Tra il Seicento e il Settecento, l’attività della tessitura della lana era molto fiorente, un vanto per Cerreto Sannita, un’arte che dal XVIII secolo è andata via via a scomparire, sia perché l’allevamento degli animali da lana cominciava a essere utilizzato perlopiù per il fabbisogno caseario, sia perché le tecniche più moderne e sofisticate di altri centri, anche esteri, riuscirono a soppiantare la manualità viva nel borgo cerretese. Cerreto era zona di pastorizia, sita in un territorio dedito alla transumanza, come buona parte dell’areale sannita. Nel XVII secolo, le pecore cerretesi contribuirono a dar vita a un’attività molto redditizia. Come racconta lo storico Franco, la crescita di pecore fu talmente grande che un’ordinanza proibì l’utilizzo dei terreni del paese per attività affini all’agricoltura: i terreni, infatti, dovevano essere destinati al pascolo.
Un’attività che riguardava la maggior parte delle famiglie: uomini, donne, giovani che si specializzarono nella tessitura e nella cardatura della lana, che riuscirono a creare una vera e propria industria manifatturiera, molto fiorente, vanto della comunità agli occhi dei paesi circostanti, ma anche di centri campani molto più grandi e noti. I pastori erano addetti alla tosatura degli animali, mentre le donne si occupavano della cardatura, filatura e tessitura, e gli uomini, anche quelli più giovani, si occupavano del funzionamento delle macchine industriali. Più soldi si guadagnavano grazie all’attività della lana, più investimenti venivano fatti nell’acquisto di nuove pecore e di altri macchinari. La lana raggiungeva svariati centri campani, ma anche pugliesi e quindi aree più lontane. Essa veniva utilizzata per svariate occasioni, cucita in sartorie specifiche per fini domestici, per la vendita del normale abbigliamento ma anche a scopo militare.
La lana veniva inizialmente unta con olio, di cui il territorio era un egregio produttore, anche per poter essere ammorbidita, fino ad arrivare alla cardatura, filatura e tessitura. Quando il panno era stato sottoposto a questo importante processo, veniva immerso in una soluzione di acqua e soda, e poi infeltrito nelle gualchiere, fabbriche per sodare e follare i panni. Una volta compattato, il tessuto veniva posto su degli attrezzi in ferro che ne permettevano l’asciugatura. Infine, raggiungeva la tintoria.

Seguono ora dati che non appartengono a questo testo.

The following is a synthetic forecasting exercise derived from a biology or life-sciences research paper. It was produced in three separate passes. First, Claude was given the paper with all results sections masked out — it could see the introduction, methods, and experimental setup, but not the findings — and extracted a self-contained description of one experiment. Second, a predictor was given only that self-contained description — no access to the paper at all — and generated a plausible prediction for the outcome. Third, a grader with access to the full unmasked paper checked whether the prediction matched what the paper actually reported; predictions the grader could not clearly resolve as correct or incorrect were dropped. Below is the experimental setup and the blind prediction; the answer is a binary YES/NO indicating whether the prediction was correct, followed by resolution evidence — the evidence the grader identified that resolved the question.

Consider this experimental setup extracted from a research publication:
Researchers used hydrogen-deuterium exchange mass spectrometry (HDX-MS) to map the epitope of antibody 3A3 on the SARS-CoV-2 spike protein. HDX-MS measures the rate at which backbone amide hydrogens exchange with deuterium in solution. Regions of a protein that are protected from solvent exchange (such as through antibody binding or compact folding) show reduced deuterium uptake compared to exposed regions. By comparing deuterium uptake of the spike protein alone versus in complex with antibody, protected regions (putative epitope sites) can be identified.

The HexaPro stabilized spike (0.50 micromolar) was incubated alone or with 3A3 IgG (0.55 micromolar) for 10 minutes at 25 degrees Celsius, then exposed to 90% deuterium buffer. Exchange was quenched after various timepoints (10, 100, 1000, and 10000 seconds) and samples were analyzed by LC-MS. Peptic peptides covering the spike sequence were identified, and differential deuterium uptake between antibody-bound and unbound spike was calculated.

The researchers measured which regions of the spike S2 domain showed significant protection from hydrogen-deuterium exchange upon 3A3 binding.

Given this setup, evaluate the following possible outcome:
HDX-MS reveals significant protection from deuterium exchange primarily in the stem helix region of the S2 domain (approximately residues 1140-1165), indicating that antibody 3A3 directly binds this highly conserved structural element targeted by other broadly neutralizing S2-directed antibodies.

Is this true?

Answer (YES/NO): NO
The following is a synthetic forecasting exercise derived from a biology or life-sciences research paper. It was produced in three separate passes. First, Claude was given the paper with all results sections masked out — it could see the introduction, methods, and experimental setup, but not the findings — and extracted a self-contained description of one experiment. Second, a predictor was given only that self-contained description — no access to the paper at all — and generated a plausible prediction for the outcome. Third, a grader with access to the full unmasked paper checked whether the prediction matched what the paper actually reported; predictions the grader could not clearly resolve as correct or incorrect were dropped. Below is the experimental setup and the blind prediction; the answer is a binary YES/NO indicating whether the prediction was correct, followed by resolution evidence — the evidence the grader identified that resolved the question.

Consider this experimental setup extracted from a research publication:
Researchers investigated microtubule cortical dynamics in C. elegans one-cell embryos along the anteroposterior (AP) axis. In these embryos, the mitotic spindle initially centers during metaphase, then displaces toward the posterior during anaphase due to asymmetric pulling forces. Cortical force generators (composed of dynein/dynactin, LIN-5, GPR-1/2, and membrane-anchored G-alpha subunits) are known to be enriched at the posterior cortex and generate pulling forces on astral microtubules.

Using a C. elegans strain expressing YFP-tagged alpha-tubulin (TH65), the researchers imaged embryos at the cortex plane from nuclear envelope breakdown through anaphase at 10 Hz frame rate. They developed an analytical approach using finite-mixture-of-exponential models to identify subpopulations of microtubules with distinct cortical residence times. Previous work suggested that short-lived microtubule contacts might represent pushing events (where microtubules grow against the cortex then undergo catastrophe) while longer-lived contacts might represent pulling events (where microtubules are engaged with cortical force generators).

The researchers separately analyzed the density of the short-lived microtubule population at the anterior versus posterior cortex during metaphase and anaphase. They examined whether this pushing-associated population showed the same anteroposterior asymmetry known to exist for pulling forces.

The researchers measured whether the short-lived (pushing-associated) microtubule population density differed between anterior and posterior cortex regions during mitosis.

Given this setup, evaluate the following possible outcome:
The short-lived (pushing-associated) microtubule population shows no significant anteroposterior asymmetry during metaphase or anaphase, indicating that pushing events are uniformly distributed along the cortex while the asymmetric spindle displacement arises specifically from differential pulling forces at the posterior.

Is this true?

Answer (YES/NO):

A Cerreto Sannita vi era la Tintoria Ducale, in dialetto Tenta. Era un edificio che presentava tre stanze, tutte adibite alla colorazione dei tessuti, che avveniva in vasche circolari, con delle stanze annesse in cui erano presenti degli spandituri, sopra i quali venivano adagiati i panni tinti per l’asciugatura. Oggi la Tintoria Ducale è un importante monumento di archeologia industriale cerretese. L’ultima fase della lavorazione era la cartonatura, oggi meglio conosciuta come calandratura: in questa fase, i panni leggermente inumiditi venivano passati fra due piastre di ferro roventi ricoperte da cartoni, a mo’ di pressa, le quali donavano loro un aspetto lucido e una conformazione liscia. Una fase fondamentale prima del confezionamento degli indumenti. Nell’attuale quartiere, oggi detto Cartenera, era presente una importante cartoniera.
Pestilenze ma anche il terribile terremoto del 1688 danneggiarono la fiorente attività.